I'd like to install some wall-supported shelving, and the lights are in the way. I'd also quite like to have some lighting (possibly LED strips) under the lowest shelf to light the desk.

It seems to me that I should be able to just extend the wiring from the wall lights down the wall, and connect the under-desk lighting that way, so that it continues to be operated from the wall switches.

My question is: what's the correct way of going about this? I expect the light fittings will just have some wire coming out of the wall - should I install a backbox and some sort of front panel (with a socket, or just a fuse?) Should I angle-grind a channel in the wall and extend the wire, and if so how should I terminate it then? Or can I just chocbox the wire outside the wall and fill it in a bit?

1 Answer 1


Yes you can just extend wiring. However, exactly how will depend on the particular circumstances of your wall.

You can get plates that just have hole for the wire to come out of - this one from B&Q or this one, also from B&Q for example - so you could fit one of those. If the wire would get in the way then cutting a channel down to the correct height is the best bet. Make sure you use suitable conduit to protect the wire. You can then fit the plate at the lower level. You can use a blanking plate over the existing outlet, if you have enough depth you might be able to fit the plate flush with the wall.

I wouldn't chocbox outside the wall - that wouldn't pass code.

This might be one of those jobs that you have to get an electrician for - given the regulations.

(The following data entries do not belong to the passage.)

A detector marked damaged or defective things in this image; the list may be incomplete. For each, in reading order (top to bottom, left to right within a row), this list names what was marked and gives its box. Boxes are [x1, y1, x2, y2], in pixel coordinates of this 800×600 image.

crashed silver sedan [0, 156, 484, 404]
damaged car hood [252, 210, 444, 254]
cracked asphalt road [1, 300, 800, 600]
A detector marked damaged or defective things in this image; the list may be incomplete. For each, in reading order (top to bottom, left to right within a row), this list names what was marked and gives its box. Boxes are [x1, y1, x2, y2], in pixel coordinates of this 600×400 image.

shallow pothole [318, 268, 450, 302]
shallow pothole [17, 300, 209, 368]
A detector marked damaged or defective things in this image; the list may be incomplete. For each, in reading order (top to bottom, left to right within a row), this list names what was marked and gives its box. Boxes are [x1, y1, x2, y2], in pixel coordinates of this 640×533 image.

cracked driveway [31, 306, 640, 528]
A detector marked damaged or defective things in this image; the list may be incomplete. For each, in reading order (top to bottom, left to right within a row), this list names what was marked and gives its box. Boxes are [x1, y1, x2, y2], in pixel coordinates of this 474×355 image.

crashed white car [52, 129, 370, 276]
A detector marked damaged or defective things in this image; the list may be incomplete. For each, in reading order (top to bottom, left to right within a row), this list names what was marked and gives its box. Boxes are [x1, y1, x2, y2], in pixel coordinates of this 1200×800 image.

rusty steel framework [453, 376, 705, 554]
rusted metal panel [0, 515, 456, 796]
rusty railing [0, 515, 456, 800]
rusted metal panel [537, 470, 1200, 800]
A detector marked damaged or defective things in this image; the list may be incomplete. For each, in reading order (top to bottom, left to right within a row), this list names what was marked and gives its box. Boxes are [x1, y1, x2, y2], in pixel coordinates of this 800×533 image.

  • Would I need to have a fused plate?
    – xorsyst
    Jun 1, 2012 at 11:22
  • @xorsyst - It might be a good idea, but I don't think it's essential (but I'm not familiar enough with the current electrical code to say for sure)
    – ChrisF
    Jun 1, 2012 at 11:24
  • @ChrisF Can you clarify your "plaster over the hole" statement, as it sounds like you're suggesting to cover up a junction box. It is against code and dangerous to have hidden junctions. Any connections must be accessible and contained in a proper box.
    – gregmac
    Jun 1, 2012 at 15:08
  • @gregmac - good point - I was unclear. I'll correct it.